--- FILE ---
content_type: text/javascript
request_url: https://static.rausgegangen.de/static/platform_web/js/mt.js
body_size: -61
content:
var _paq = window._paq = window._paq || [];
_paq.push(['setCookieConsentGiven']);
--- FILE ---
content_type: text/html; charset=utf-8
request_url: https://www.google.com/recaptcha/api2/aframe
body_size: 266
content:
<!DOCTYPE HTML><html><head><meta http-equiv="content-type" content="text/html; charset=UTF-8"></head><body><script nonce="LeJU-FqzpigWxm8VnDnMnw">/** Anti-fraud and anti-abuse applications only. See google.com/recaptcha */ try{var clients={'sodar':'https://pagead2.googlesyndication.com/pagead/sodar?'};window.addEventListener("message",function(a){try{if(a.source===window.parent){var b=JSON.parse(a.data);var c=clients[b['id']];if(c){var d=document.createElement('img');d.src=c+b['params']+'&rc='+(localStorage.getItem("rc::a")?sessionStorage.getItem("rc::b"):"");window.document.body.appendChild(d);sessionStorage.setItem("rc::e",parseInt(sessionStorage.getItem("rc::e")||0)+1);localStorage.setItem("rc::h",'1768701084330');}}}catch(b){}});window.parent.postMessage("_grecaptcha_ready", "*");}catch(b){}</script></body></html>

= = = = =

What you need to do:
All lines from the one containing "content_type: text/html; charset=utf-8" through the end of the listing must be transcribed exactly. No other lines belong in the answer.

Answer to this task:
content_type: text/html; charset=utf-8
request_url: https://www.google.com/recaptcha/api2/aframe
body_size: 266
content:
<!DOCTYPE HTML><html><head><meta http-equiv="content-type" content="text/html; charset=UTF-8"></head><body><script nonce="LeJU-FqzpigWxm8VnDnMnw">/** Anti-fraud and anti-abuse applications only. See google.com/recaptcha */ try{var clients={'sodar':'https://pagead2.googlesyndication.com/pagead/sodar?'};window.addEventListener("message",function(a){try{if(a.source===window.parent){var b=JSON.parse(a.data);var c=clients[b['id']];if(c){var d=document.createElement('img');d.src=c+b['params']+'&rc='+(localStorage.getItem("rc::a")?sessionStorage.getItem("rc::b"):"");window.document.body.appendChild(d);sessionStorage.setItem("rc::e",parseInt(sessionStorage.getItem("rc::e")||0)+1);localStorage.setItem("rc::h",'1768701084330');}}}catch(b){}});window.parent.postMessage("_grecaptcha_ready", "*");}catch(b){}</script></body></html>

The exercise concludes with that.